Thursday, April 26, 2012

Nowadays, there are two topics that I'm very passionate about. The first, the fact that spring is finally here and it's time to dust off my clubs to take in my few first few rounds of golf. The second topic that I’m currently passionate about is the research I've been doing around the connection between big data and big process.

While most enterprise architects are familiar with promise – and unfortunately the hype – of big data, very few are familiar with the newer concept of “big process.” Forrester first coined this term back in August of 2011 to describe the shift we see in organizations moving from siloed approaches to BPM and process improvement to more holistic approaches that stitch all the pieces together to drive business transformation.

Our working definition for big process is:

“Methods and techniques that provide a more holistic approach to process improvement and process transformation initiatives.”

As we pushed deeper into our big process research, we found that the relationship between big data and big process is crucial to driving real business value and improved business outcomes. Specifically we found that the connection between big data and big process revolved around the "Four C’s” of:

1.Customers. You would have to be hiding under a rock not to see that improving customer experience is a top priority for business and IT executives. However, in order to improve customer experience, business and IT leaders must first mine oceans of operational data to pinpoint exactly what must be done to improve the customer experience and underlying business processes.

2.Chaos. Enterprise architects and business process professionals need to come to terms with the fact that today’s business processes are not as neat, tidy, and structured as we’ve been led to believe during 20th Century. Today’s business processes are chaotic and require an understanding of the relationships between process and data in order to drive better business outcomes.

3.Context. This term is quickly becoming the most overused buzzword within IT and business circles. However overused or misused, enterprise architects and business process professionals must begin to build business and technology architectures that glean and intuit deeper meaning across the relationship of business events, operational data, and operational performance.4.Cloud.
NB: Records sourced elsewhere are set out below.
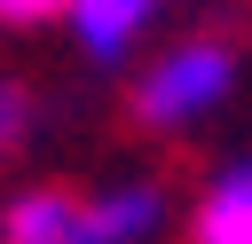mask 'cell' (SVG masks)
I'll return each mask as SVG.
<instances>
[{"instance_id": "obj_3", "label": "cell", "mask_w": 252, "mask_h": 244, "mask_svg": "<svg viewBox=\"0 0 252 244\" xmlns=\"http://www.w3.org/2000/svg\"><path fill=\"white\" fill-rule=\"evenodd\" d=\"M63 24H71V39H79L94 63H118V55L150 31V0H79V8H63Z\"/></svg>"}, {"instance_id": "obj_6", "label": "cell", "mask_w": 252, "mask_h": 244, "mask_svg": "<svg viewBox=\"0 0 252 244\" xmlns=\"http://www.w3.org/2000/svg\"><path fill=\"white\" fill-rule=\"evenodd\" d=\"M24 126H32V94H24L16 79H0V150H16Z\"/></svg>"}, {"instance_id": "obj_5", "label": "cell", "mask_w": 252, "mask_h": 244, "mask_svg": "<svg viewBox=\"0 0 252 244\" xmlns=\"http://www.w3.org/2000/svg\"><path fill=\"white\" fill-rule=\"evenodd\" d=\"M197 244H252V165H228L197 205Z\"/></svg>"}, {"instance_id": "obj_2", "label": "cell", "mask_w": 252, "mask_h": 244, "mask_svg": "<svg viewBox=\"0 0 252 244\" xmlns=\"http://www.w3.org/2000/svg\"><path fill=\"white\" fill-rule=\"evenodd\" d=\"M158 220H165V197L150 181H126V189H102L94 205H79V244H142Z\"/></svg>"}, {"instance_id": "obj_7", "label": "cell", "mask_w": 252, "mask_h": 244, "mask_svg": "<svg viewBox=\"0 0 252 244\" xmlns=\"http://www.w3.org/2000/svg\"><path fill=\"white\" fill-rule=\"evenodd\" d=\"M47 16H55L47 0H0V24H8V31H32V24H47Z\"/></svg>"}, {"instance_id": "obj_4", "label": "cell", "mask_w": 252, "mask_h": 244, "mask_svg": "<svg viewBox=\"0 0 252 244\" xmlns=\"http://www.w3.org/2000/svg\"><path fill=\"white\" fill-rule=\"evenodd\" d=\"M0 244H79V197L63 189H24L0 213Z\"/></svg>"}, {"instance_id": "obj_1", "label": "cell", "mask_w": 252, "mask_h": 244, "mask_svg": "<svg viewBox=\"0 0 252 244\" xmlns=\"http://www.w3.org/2000/svg\"><path fill=\"white\" fill-rule=\"evenodd\" d=\"M228 87H236V55H228V39H189V47H173V55H158V63L142 71L134 110H142L150 126H189V118L220 110Z\"/></svg>"}]
</instances>
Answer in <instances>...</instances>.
In our research we found many companies looking to push core business processes into hybrid on-premise/off-premise configurations. This means some parts of a particular value stream might live in the cloud, while other parts of the value stream might live on internal infrastructure. While this is not a new concept, we found that most companies exploring these hybrid configurations overlooked the need to maintain data relationships across a fragmented and splintered value stream.